The abstract featured today (for Forecasting Inflation From Disaggregated Data by Wilmer Martínez-Rivera, Eliana González-Molano, Edgar Caicedo-Garcia) is from Applied Stochastic Models in Business and Industry with the full article now available to read here.
How to cite
Martínez-Rivera, W., González-Molano, E. and Caicedo-Garcia, E. (2025), Forecasting Inflation From Disaggregated Data. Appl Stochastic Models Bus Ind, 41: e70023. https://doi.org/10.1002/asmb.70023
Abstract
This study investigates the advantages of forecasting inflation through its disaggregated components, using data from countries such as the United States, the United Kingdom, and Colombia. The authors compare two main approaches:
- Forecasting each component of inflation (such as food prices, energy prices, etc.) and then combining them using the corresponding weights in the Consumer Price Index (CPI) basket relevant to each country’s CPI structure.

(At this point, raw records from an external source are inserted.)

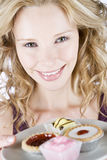 A portrait of a young blonde woman holding a plate of assorted cakes Stock Photography
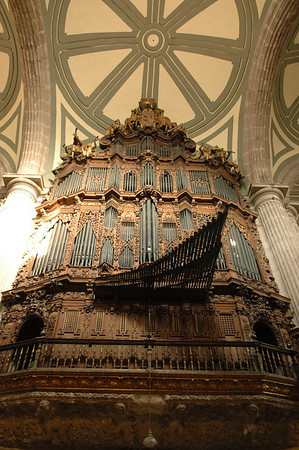 A massive pipe organ inside the cathedral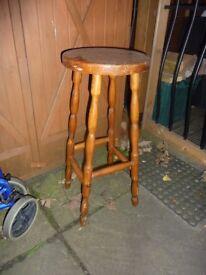 Tall wooden stool.
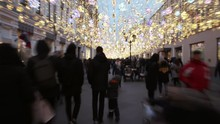 Time Lapse Of A Lot Of People Walking In Urban Area Decorated With Lights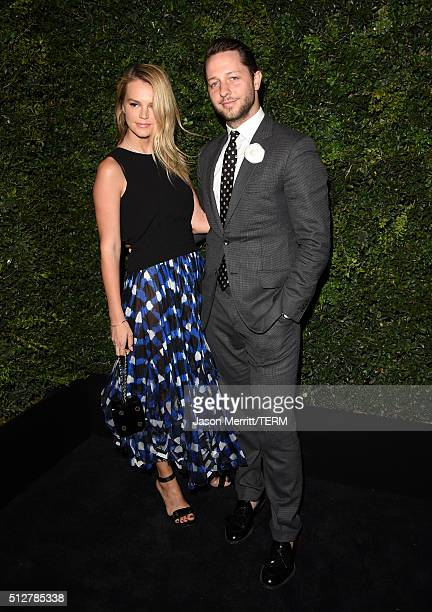Model Kelly Sawyer and writer Derek Blasberg attend the Charles Finch and Chanel PreOscar Awards Dinner at Madeo Restaurant on February 27 2016 in...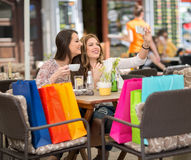 Two smiling female friends driniking coffee and taking selfie. After shopping Stock Photography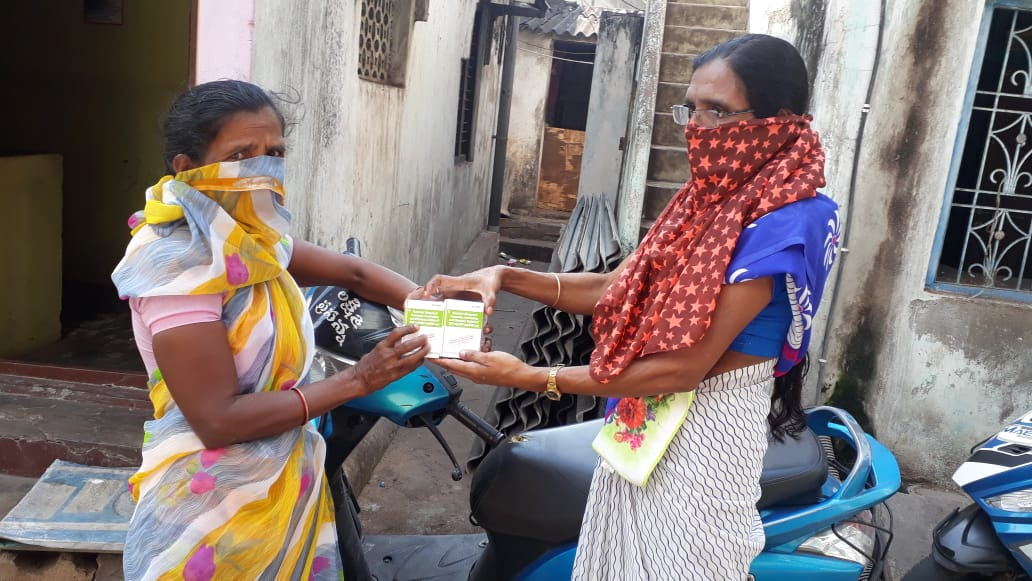 A woman receives her ARV medications provided to her at the doorstep by one of our frontline workers in Pali, Rajasthan.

- Forecasting the overall inflation rate directly.
A variety of forecasting techniques are employed, including advanced statistical methods such as dimensional reduction (Dynamic Factor Models and Principal Component Analysis) and machine learning techniques (Ridge, Lasso, and Random Forest regression), as well as traditional methods like ARIMA and TAR models. These techniques are utilized to evaluate the effectiveness of forecasting 1, 3, 6, 9, and 12 months ahead across two critical periods: before and after the COVID-19 pandemic.

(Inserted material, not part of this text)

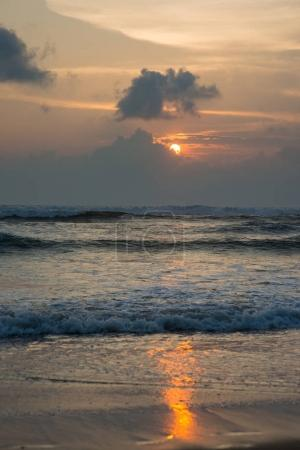 Photo for Tranquil sunset over wavy sea - Royalty Free Image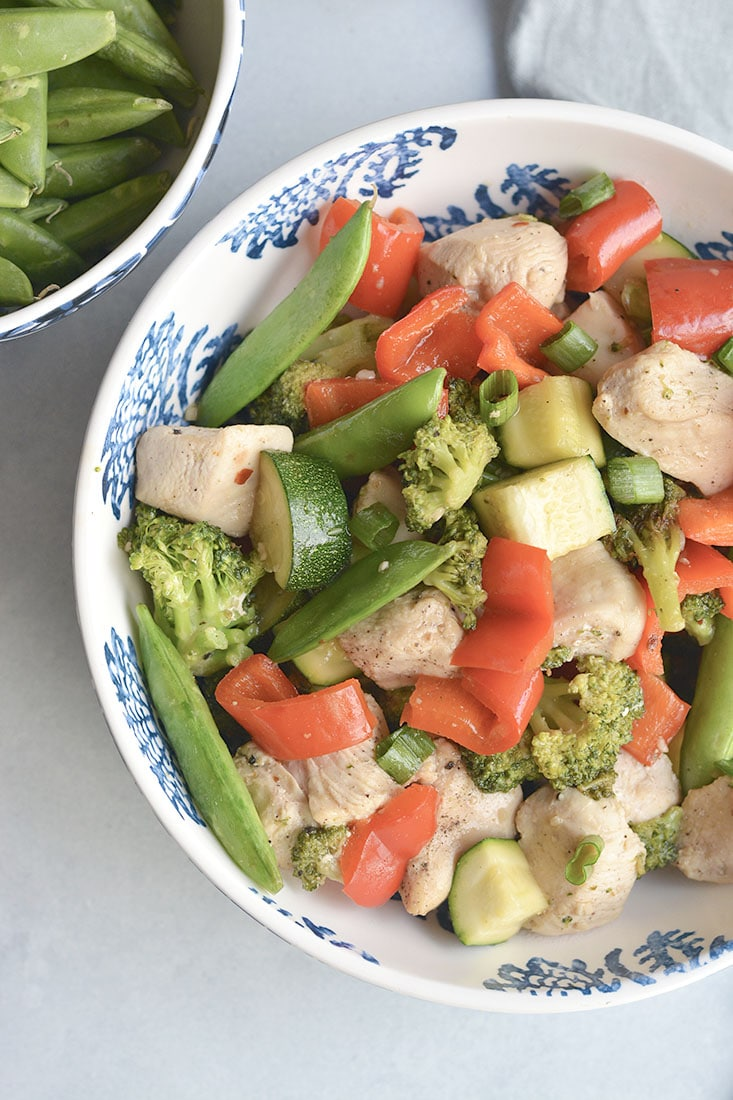 Clean Out The Fridge Chicken Veggie Stir Fry! Add any leftover veggies from the fridge, toss in chicken and soy free stir-free sauce for a quick and delicious meal! Naturally gluten fee and lower in carbs. Gluten Free + Paleo + Low Calorie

The findings suggest that forecasting the individual components and then combining them works just as well as, and sometimes even better than, directly forecasting the headline and core inflation. This approach can lead to more accurate inflation predictions, which is crucial for central banks aiming to maintain price stability. It also helps identify the components that are the primary drivers of observed inflation over time. Empirical comparisons of the forecasting performance of the models after the COVID-19 pandemic show that aggregating forecasts from the disaggregated reduces the forecast error mainly in the cases of headline inflation for the United States case and for the core inflation for the United Kingdom. This result indicates that forecasts constructed with granular information outperform those built with aggregated data when turbulence is present in macroeconomic and price data.